Cette constatation est extrêmement importante pour les entreprises où les passifs sont souvent réaffectés, ajustés ou réglés par des écritures comptables conformément à des accords commerciaux.
La décision reconnaît la réalité commerciale et empêche que les tendencies pénales soient étendues au-delà de l’intention du législateur.
Le PCIT ne peut pas aller au-delà de l’avis de justification en vertu de l’article 263
Une autre conclusion importante du Tribunal était que le PCIT avait introduit des questions entièrement nouvelles dans l’ordonnance de révision finale qui n’avaient jamais fait partie de l’avis de justification preliminary délivré en vertu de l’article 263.
Le Tribunal a jugé que cette approche violait les principes de justice naturelle.
Un contribuable ne peut défendre que les questions spécifiquement mentionnées dans l’avis de justification. Le PCIT ne peut pas surprendre ultérieurement la personne évaluée en ajoutant de nouveaux motifs dans l’ordonnance définitive.
Cette partie du jugement est particulièrement utile pour les personnes évaluées confrontées à des avis vaguement rédigés en vertu de l’article 263, où l’ordonnance finale va souvent bien au-delà des allégations initiales.
Jugements historiques invoqués par le Tribunal
Le Tribunal s’est appuyé sur plusieurs précédents judiciaires historiques pour annuler l’ordonnance de révision, notamment :
• Malabar Industrial Co.
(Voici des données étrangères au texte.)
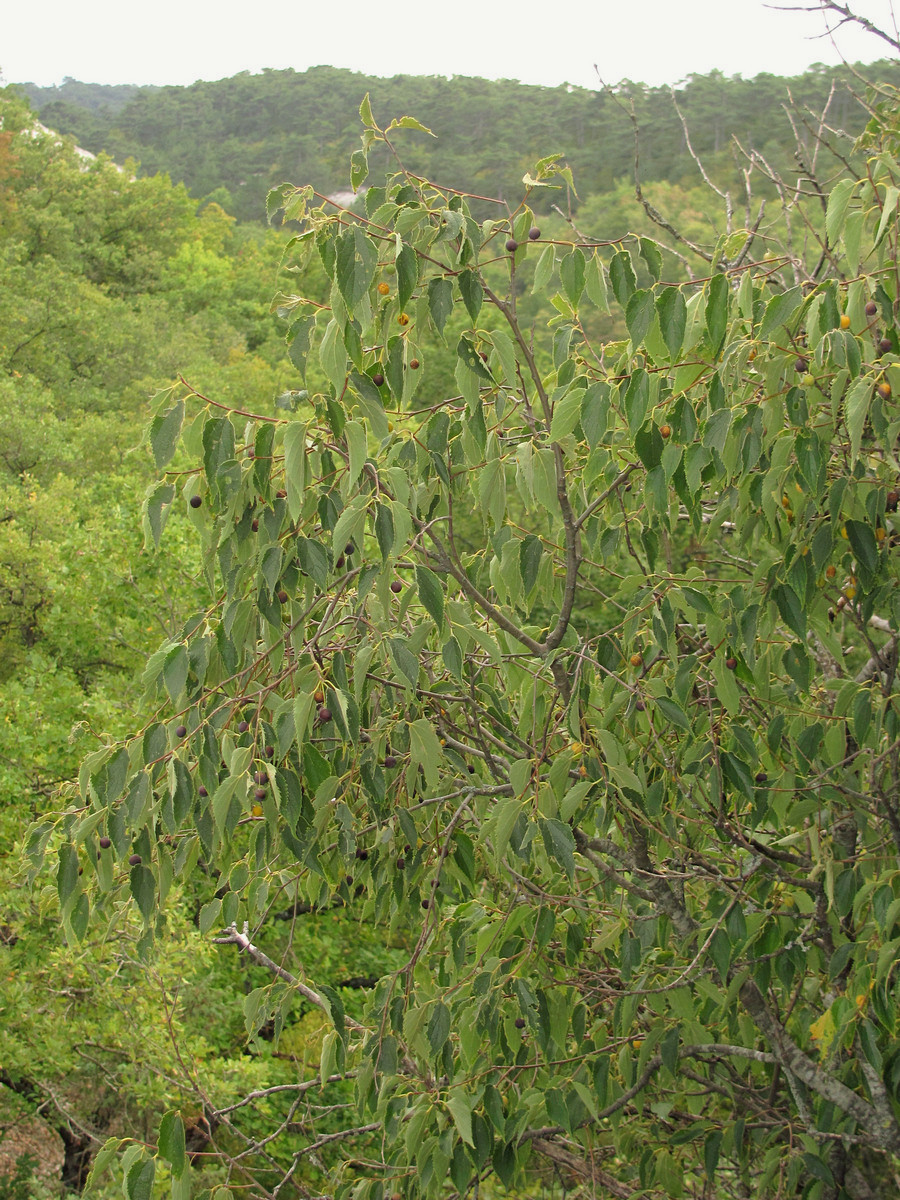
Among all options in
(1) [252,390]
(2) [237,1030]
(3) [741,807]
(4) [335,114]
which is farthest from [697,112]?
(4) [335,114]

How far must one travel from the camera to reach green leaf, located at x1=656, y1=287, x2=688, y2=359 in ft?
5.79

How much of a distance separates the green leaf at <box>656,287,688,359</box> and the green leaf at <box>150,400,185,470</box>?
848mm

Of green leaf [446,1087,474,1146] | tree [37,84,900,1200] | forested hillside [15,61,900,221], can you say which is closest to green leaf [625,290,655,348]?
tree [37,84,900,1200]

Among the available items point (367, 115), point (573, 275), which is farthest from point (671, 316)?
point (367, 115)

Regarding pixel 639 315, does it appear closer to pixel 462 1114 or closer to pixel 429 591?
pixel 429 591

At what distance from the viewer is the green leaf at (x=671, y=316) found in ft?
5.79

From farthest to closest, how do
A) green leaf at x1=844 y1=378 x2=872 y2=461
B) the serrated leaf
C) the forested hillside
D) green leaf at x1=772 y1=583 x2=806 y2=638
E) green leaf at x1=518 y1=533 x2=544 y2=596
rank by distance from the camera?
1. the forested hillside
2. green leaf at x1=518 y1=533 x2=544 y2=596
3. green leaf at x1=772 y1=583 x2=806 y2=638
4. the serrated leaf
5. green leaf at x1=844 y1=378 x2=872 y2=461

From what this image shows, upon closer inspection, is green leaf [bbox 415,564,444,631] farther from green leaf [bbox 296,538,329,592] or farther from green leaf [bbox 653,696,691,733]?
green leaf [bbox 653,696,691,733]

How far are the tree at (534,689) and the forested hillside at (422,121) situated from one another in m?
13.3

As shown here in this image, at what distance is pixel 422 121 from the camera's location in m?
43.2

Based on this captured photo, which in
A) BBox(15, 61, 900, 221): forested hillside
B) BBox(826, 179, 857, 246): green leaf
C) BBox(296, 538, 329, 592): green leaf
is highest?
BBox(15, 61, 900, 221): forested hillside

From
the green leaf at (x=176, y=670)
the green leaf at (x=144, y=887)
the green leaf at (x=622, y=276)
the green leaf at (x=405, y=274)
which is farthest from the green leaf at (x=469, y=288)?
the green leaf at (x=144, y=887)

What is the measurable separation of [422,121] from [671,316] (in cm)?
4573

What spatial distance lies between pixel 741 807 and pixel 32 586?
998cm
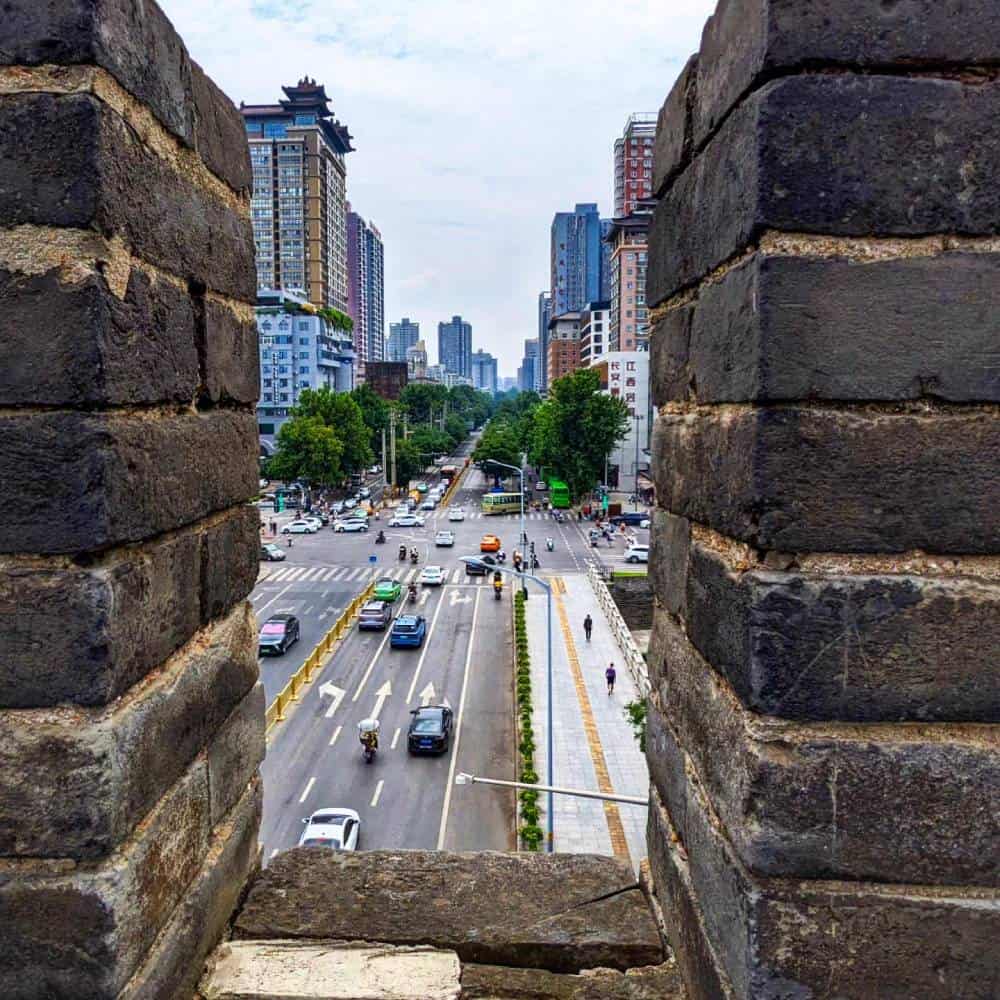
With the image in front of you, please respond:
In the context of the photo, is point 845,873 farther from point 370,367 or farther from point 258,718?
point 370,367

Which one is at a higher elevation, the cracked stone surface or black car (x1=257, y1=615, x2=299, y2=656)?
the cracked stone surface

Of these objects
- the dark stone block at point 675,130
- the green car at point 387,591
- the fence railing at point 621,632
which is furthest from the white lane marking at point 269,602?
the dark stone block at point 675,130

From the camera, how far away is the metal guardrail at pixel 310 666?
822 inches

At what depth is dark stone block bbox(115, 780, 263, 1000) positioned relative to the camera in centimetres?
213

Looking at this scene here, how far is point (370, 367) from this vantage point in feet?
388

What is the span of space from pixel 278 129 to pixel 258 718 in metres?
109

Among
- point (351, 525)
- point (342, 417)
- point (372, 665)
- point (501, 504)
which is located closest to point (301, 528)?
point (351, 525)

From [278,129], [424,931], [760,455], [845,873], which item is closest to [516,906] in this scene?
[424,931]

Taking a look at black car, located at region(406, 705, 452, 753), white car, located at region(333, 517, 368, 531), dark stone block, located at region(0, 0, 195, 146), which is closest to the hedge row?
black car, located at region(406, 705, 452, 753)

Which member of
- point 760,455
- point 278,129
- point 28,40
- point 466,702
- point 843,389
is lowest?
point 466,702

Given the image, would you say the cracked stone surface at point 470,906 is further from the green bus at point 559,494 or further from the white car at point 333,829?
the green bus at point 559,494

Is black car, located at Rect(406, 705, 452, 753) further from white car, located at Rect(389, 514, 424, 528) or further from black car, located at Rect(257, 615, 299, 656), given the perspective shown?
white car, located at Rect(389, 514, 424, 528)

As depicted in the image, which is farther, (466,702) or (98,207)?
(466,702)

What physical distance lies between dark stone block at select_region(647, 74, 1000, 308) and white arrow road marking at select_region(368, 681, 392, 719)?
66.4 ft
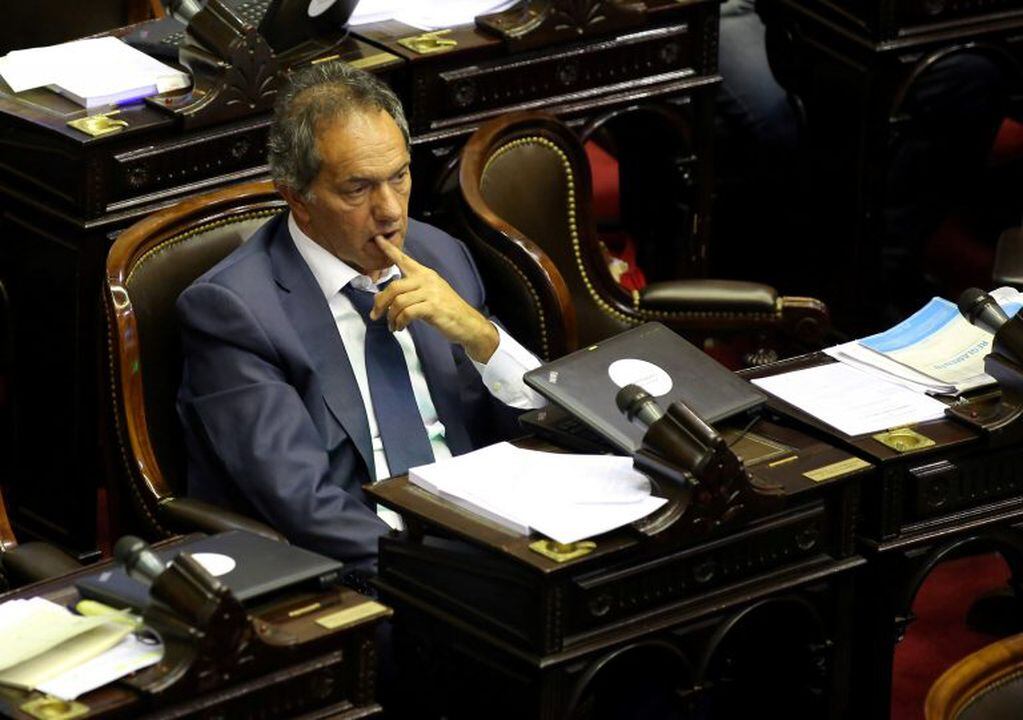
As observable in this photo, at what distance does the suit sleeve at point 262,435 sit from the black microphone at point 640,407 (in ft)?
1.67

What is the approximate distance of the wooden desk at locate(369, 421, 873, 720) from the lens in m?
2.94

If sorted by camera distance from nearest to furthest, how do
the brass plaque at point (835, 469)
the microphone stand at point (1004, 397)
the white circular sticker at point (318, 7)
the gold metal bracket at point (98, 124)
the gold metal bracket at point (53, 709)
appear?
1. the gold metal bracket at point (53, 709)
2. the brass plaque at point (835, 469)
3. the microphone stand at point (1004, 397)
4. the gold metal bracket at point (98, 124)
5. the white circular sticker at point (318, 7)

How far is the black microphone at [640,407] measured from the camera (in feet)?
9.96

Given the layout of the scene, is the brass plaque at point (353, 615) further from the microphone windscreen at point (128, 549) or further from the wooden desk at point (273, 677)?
the microphone windscreen at point (128, 549)

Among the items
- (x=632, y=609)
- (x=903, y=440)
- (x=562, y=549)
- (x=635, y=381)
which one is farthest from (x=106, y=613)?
(x=903, y=440)

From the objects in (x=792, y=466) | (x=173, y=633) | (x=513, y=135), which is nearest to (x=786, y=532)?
(x=792, y=466)

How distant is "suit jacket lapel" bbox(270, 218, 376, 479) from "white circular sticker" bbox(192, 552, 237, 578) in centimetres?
64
Ltd. c. CIT
• CIT contre Gabriel India Ltd.
• CIT c. Sunbeam Auto Ltd.
• PCIT c. Noida Toll Bridge Co. Ltd.
• PCIT c. Worldwide Township Initiatives Ltd.
Ces décisions affirment systématiquement que :
• la révision ne peut pas être exercée simplement parce qu’un autre level de vue est potential,
• une enquête inadéquate n’équivaut pas à une absence d’enquête,
• et l’article 263 ne peut pas être invoqué pour mener une nouvelle enquête ou une nouvelle vérification itinérante.
Safety importante pour les contribuables
La décision offre une forte safety aux contribuables lors des évaluations minutieuses dans les cas suivants :
• des avis détaillés ont été émis,
• des réponses ont été fournies,
• des livres/paperwork ont été examinés,
• et l’AO a consciemment accepté l’explication.
Très souvent, les procédures en vertu de l’article 263 sont engagées simplement parce que l’ordonnance d’évaluation est brève et ne contient pas de dialogue approfondie. Toutefois, les tribunaux ont statué à plusieurs reprises qu’une ordonnance d’évaluation n’a pas besoin d’être encyclopédique.
Si les dossiers montrent que des enquêtes ont été menées, la révision ne peut être justifiée simplement parce que l’ordre est concis.
Factors pratiques à retenir du jugement
Cette décision fournit plusieurs enseignements pratiques importants :
• Conservez toujours des présentations écrites complètes pendant les évaluations minutieuses.
• Assurez-vous que les réponses sont correctement téléchargées sur le portail.
• Conserver des copies des avis émis par l’AO et des réponses déposées.
• Dans le cadre d’une procédure en vertu de l’article 263, comparez soigneusement l’ordonnance finale avec l’avis de justification authentic.
• Faire la distinction entre « absence d’enquête » et « enquête inadéquate ».
• Les entrées de journal sans mouvement d’argent réel peuvent ne pas déclencher automatiquement les sections 269T/271E.
Conclusion
La décision de l’ITAT constitue un rappel necessary que l’article 263 est une disposition de surveillance et non un mécanisme de réévaluation sans fin ou de contrôle répété.
Une fois que l’agent chargé de l’évaluation a effectué la vérification et adopté un level de vue juridiquement viable, le PCIT ne peut pas invoquer la révision simplement parce qu’il souhaite une enquête plus approfondie ou a une notion différente.
Le Tribunal a réaffirmé ce qui swimsuit :
• L’article 263 ne peut pas être utilisé pour les enquêtes de pêche,
• les écritures de journal sans transfert d’argent réel ne violent pas la part 269T,
• et les pouvoirs de révision ne peuvent aller au-delà de l’avis de justification.
Pour les contribuables, la décision rétablit un principe necessary de certitude : l’évaluation minutieuse ne peut pas devenir un cycle sans fin simplement parce qu’une autorité fiscale souhaite que l’enquête aille plus loin.